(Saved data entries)
=== Begin Enclosure ===

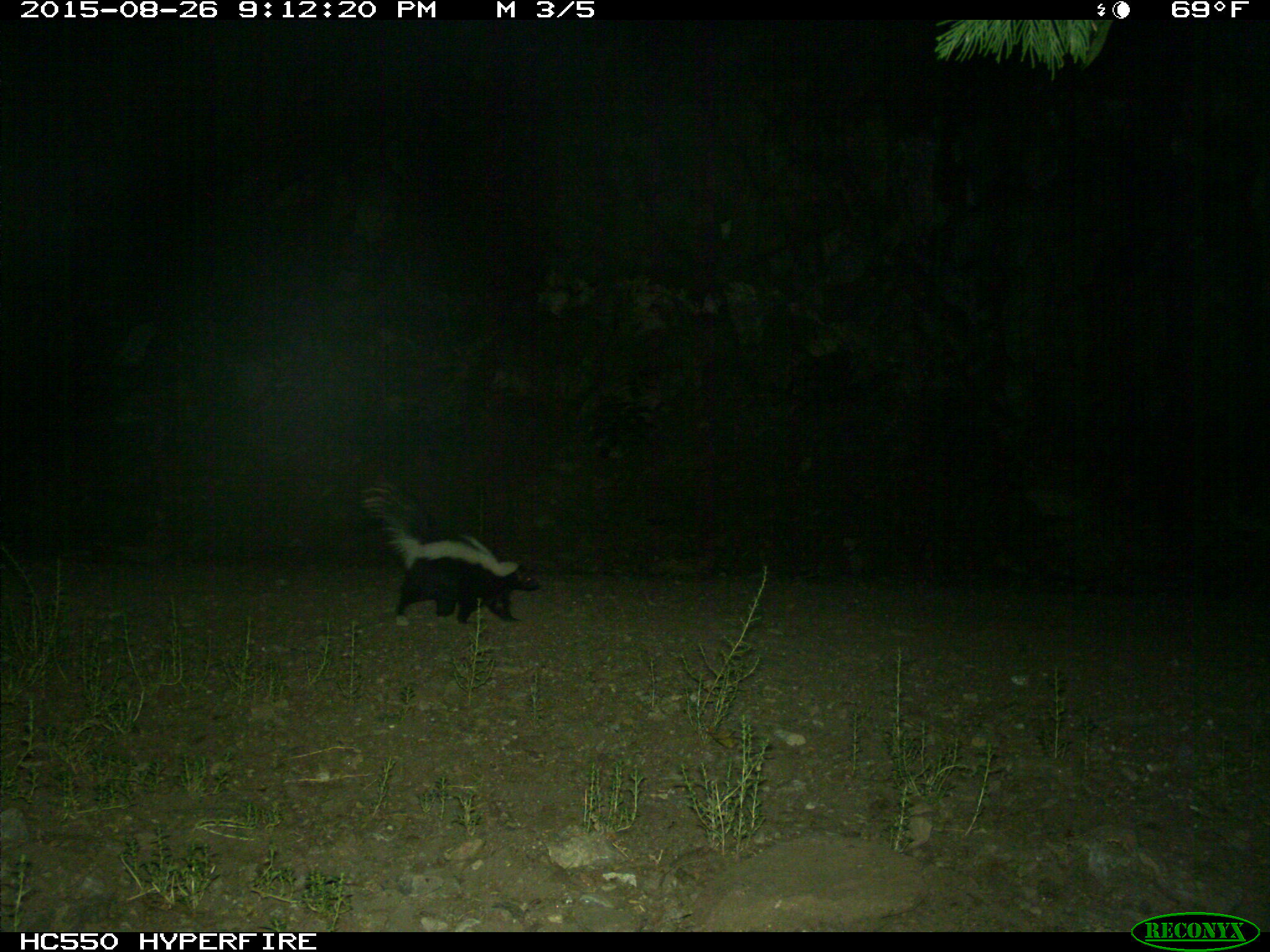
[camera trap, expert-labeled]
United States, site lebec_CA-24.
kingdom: Animalia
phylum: Chordata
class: Mammalia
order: Carnivora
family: Mephitidae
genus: Mephitis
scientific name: Mephitis mephitis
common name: striped skunk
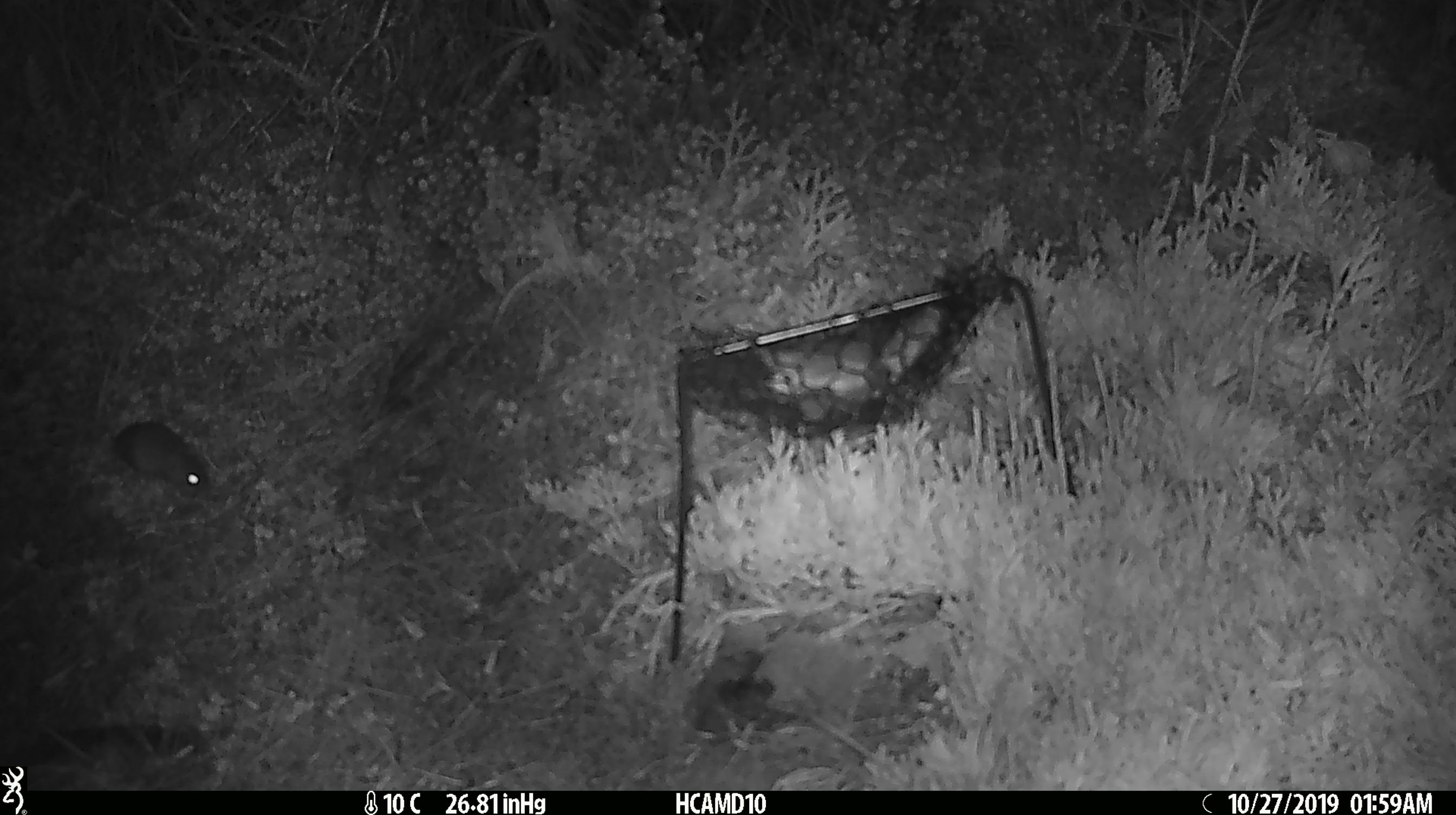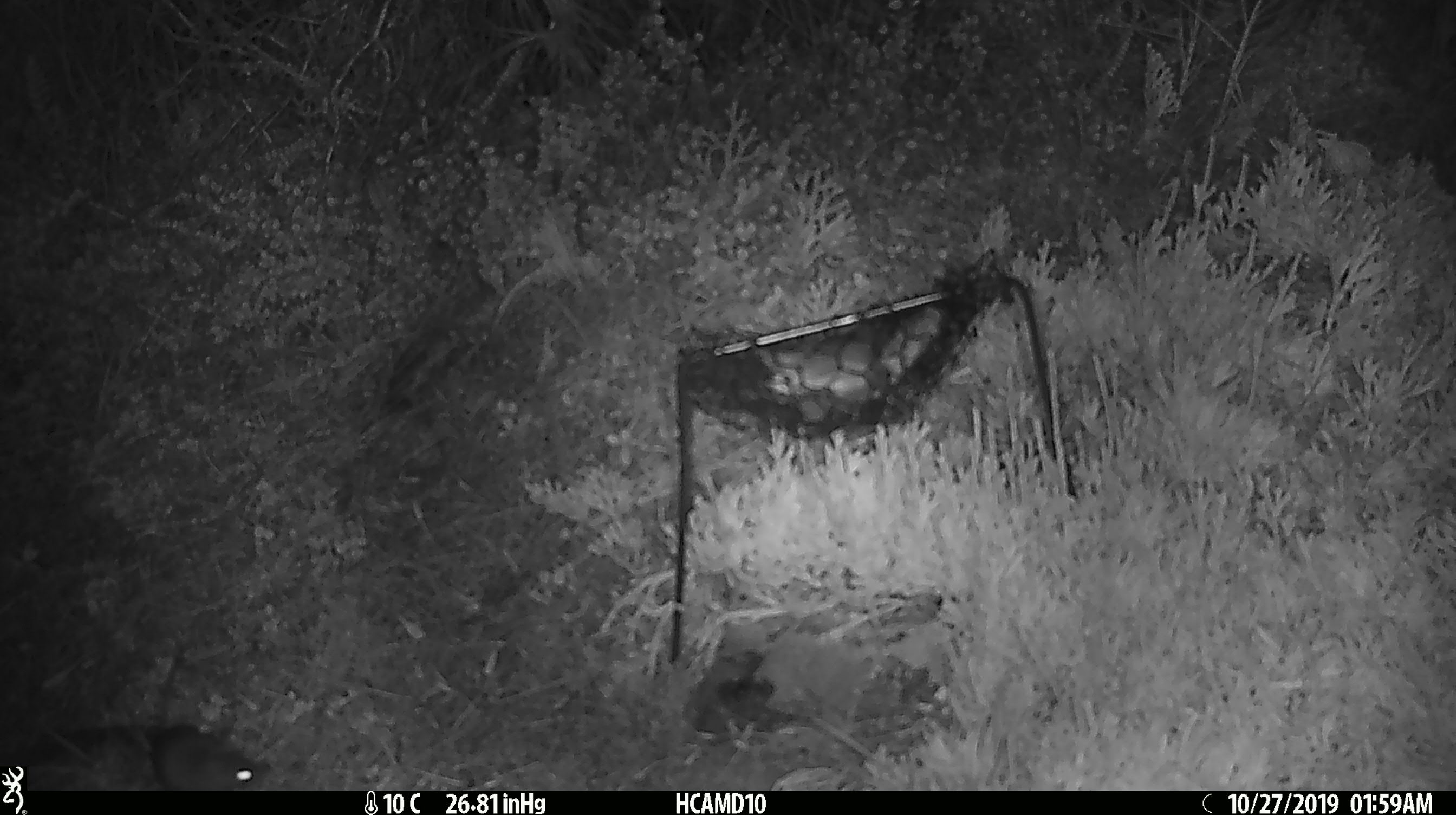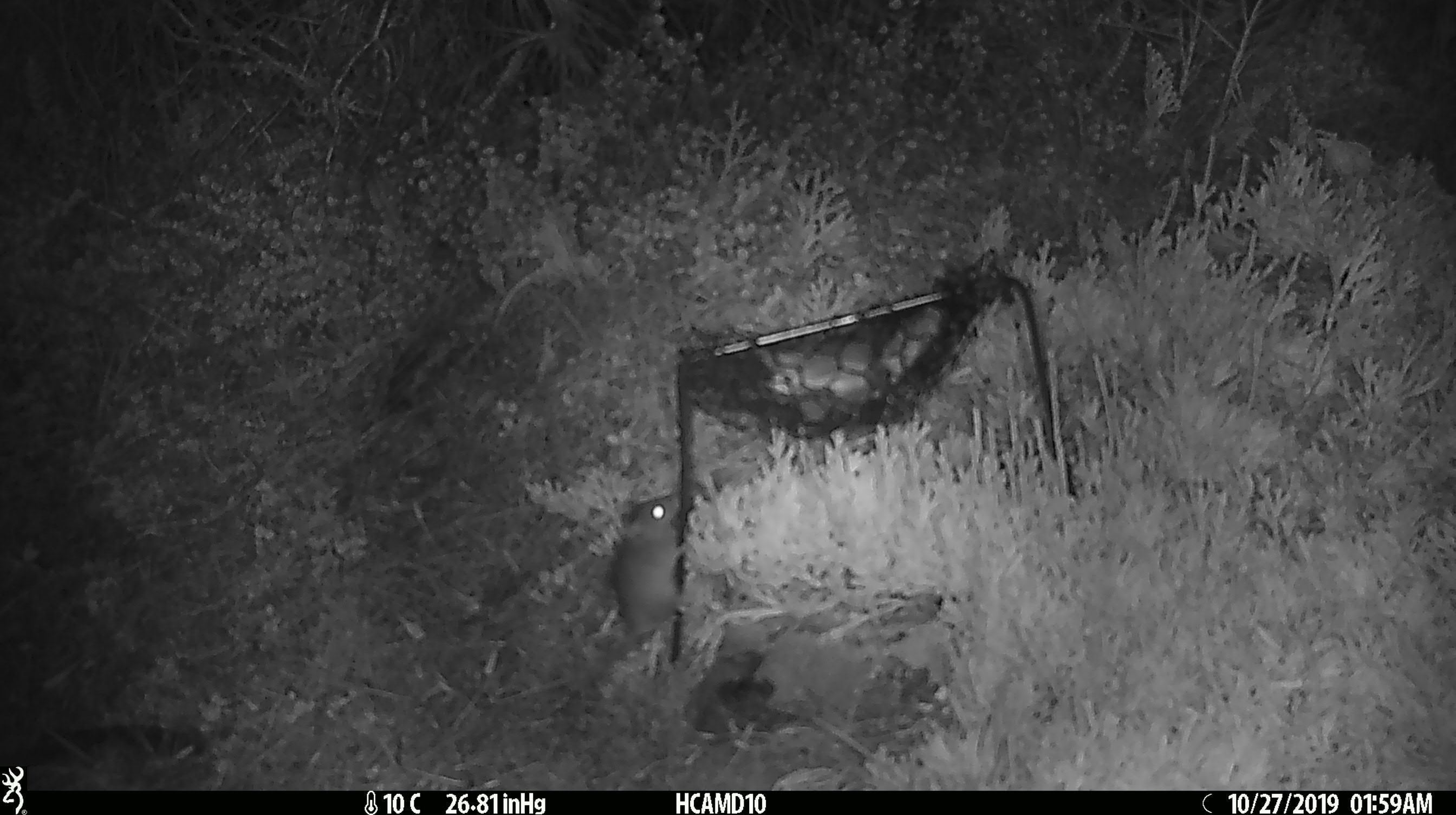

=== End Enclosure ===

• Task prompt
Your reply should consist of the data, transcribed exactly, and should hold no pictures.

• Exercise solution
[camera trap, expert-labeled]
United States, site lebec_CA-24.
kingdom: Animalia
phylum: Chordata
class: Mammalia
order: Carnivora
family: Mephitidae
genus: Mephitis
scientific name: Mephitis mephitis
common name: striped skunk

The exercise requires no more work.